Figure 2. PD-1⁺ TAM characterization

a. Transplant of RFP⁺ donor B.M. into GFP⁺ hosts shows that immune cells in the blood home to MC38 tumors and become PD-1⁺ (n=4. Paired one-tailed t-test). b. Giemsa staining of FACS sorted CT26 TAMs (n=3. Representative images shown). c. Electron microscopy on FACS sorted PD-1⁺ TAMs from CT26 tumors shows that these macrophages have rounded nuclei (N) with abundant heterochromatin. The cytoplasm contains primary (1L) and secondary lysosomes (2L) and two large phagosomes (P) (n=2. Representative image shown). d. Representative flow cytometry histograms showing expression of typical TAM markers in PD-1⁻ vs. PD-1⁺ TAMs in CT26 tumors (n=5. Representative histograms shown). e. Analysis of TAM markers in PD-1⁻ vs. PD-1⁺ subsets from CT26 tumors shows that PD-1⁺ TAMs express more CD206 (n=5. Paired one-tailed t-test), less MHC II, (n=5. Paired one-tailed t-test. p<0.05), and more CD11c (n=5. Paired two-tailed t-test). f. Mouse (left) and human (right) PD-1⁺ TAMs express higher CD4 than PD-1⁻ TAMs (n=10. Paired two-tailed t-test). g. IF on FACS sorted TAMs from CT26 tumors confirms coexpression of CD4 and CD68 (n=2. Representative images shown. 20× magnification, scale bar=20 μm. Red=CD4, Green=CD68, Blue=Hoechst). *p<0.05; **p<0.01; ***p<0.001; ****p<0.0001; n.s., not significant. Data are mean ± s.e.m.

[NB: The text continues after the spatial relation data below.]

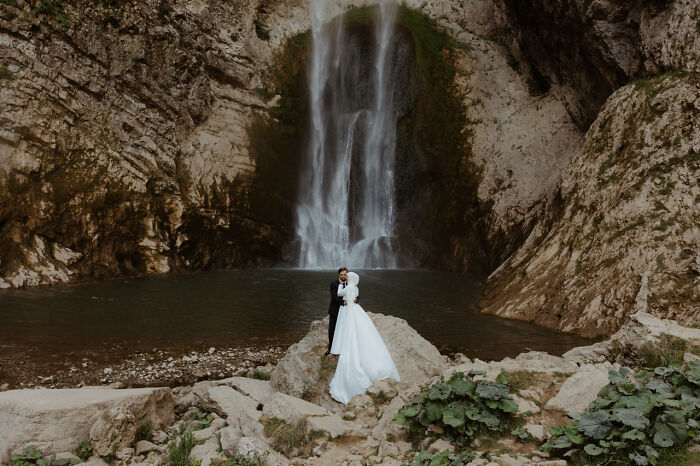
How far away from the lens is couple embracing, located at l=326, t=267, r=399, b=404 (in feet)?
21.7

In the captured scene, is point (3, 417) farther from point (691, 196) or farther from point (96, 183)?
point (96, 183)

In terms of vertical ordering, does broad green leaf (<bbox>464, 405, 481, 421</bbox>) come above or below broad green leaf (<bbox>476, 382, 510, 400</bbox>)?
below

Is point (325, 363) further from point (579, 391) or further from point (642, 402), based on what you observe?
point (642, 402)

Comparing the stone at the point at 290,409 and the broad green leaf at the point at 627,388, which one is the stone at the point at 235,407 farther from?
the broad green leaf at the point at 627,388

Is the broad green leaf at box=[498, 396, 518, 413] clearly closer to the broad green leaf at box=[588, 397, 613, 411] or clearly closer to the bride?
the broad green leaf at box=[588, 397, 613, 411]

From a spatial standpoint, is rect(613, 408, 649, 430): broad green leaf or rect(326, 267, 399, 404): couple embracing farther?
rect(326, 267, 399, 404): couple embracing

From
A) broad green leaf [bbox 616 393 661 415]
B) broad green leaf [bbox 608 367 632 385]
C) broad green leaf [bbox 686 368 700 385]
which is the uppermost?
broad green leaf [bbox 686 368 700 385]

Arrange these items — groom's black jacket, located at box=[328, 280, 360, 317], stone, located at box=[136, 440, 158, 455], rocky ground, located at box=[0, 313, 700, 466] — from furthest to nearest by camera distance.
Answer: groom's black jacket, located at box=[328, 280, 360, 317]
stone, located at box=[136, 440, 158, 455]
rocky ground, located at box=[0, 313, 700, 466]

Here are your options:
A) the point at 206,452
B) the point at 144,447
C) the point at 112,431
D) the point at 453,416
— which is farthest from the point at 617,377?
the point at 112,431

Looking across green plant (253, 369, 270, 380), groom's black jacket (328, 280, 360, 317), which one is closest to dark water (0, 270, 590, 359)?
green plant (253, 369, 270, 380)

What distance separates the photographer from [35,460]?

Figure 3. PD-1/PD-L1 blockade promotes anti-tumor efficacy by TAMs

a. % PD-1⁺ TAMs vs. total phagocytosis in PD-L1 overexpressing CT26/YFP⁺ tumors in BALB/c Rag2^−/−γc^−/− mice (n=14. Best fit line is shown). b. Representative flow cytometry plots (top) showing PD-1⁻ vs. PD-1⁺ TAM phagocytosis gating. Analysis (bottom) shows a highly significant decrease in phagocytosis by PD-1⁺ TAMs compared to PD-1⁻ TAMs (n=11. Paired one-tailed t-test). c. Comparison of tumor volume, CT26 PD-L1 KO tumors vs. CT26 PD-L1 overexpressing tumors in BALB/c Rag2^−/−γc^−/− mice (PD-L1 overexpressing, n=8; PD-L1 KO, n=9. Paired one-tailed t-test). d. PD-1⁺ TAMs phagocytose more in CT26 PD-L1 KO tumors than in CT26 PD-L1 overexpressing tumors (PD-L1 overexpressing, n=7; PD-L1 KO, n=9. Paired one-tailed t-test). e. Treatment of DLD-tg(PD-L1)-GFPluc⁺ tumors in NSG mice with either PD-1 blockade (anti-PD-1) or PD-L1 blockade (HAC protein) (n=10. Paired two-way ANOVA with multiple comparisons correction). f. TAM depletion ablates anti-tumor efficacy seen in (e) (n=5. Paired two-way ANOVA with multiple comparison correction). g. Treatment of DLD-tg(PD-L1)-GFPluc⁺ tumors in NSG mice with both PD-L1 blockade (HAC protein), CD47 blockade (anti-CD47), and combination therapy (n=10. Unpaired one-way ANOVA without multiple comparison correction). h. Survival analysis of mice in (g) (n=10. One-tailed log-rank Mantel-Cox test. PBS vs. HAC, p<0.01; PBS vs. anti-CD47, p<0.001; PBS vs. combo, p<0.0001; HAC vs. anti-CD47, p<0.05; HAC vs. combo; p<0.05; anti-CD47 vs. combo, p=0.0761). *p<0.05; **p<0.01; ***p<0.001; ****p<0.0001; n.s., not significant. Data are mean ± s.e.m.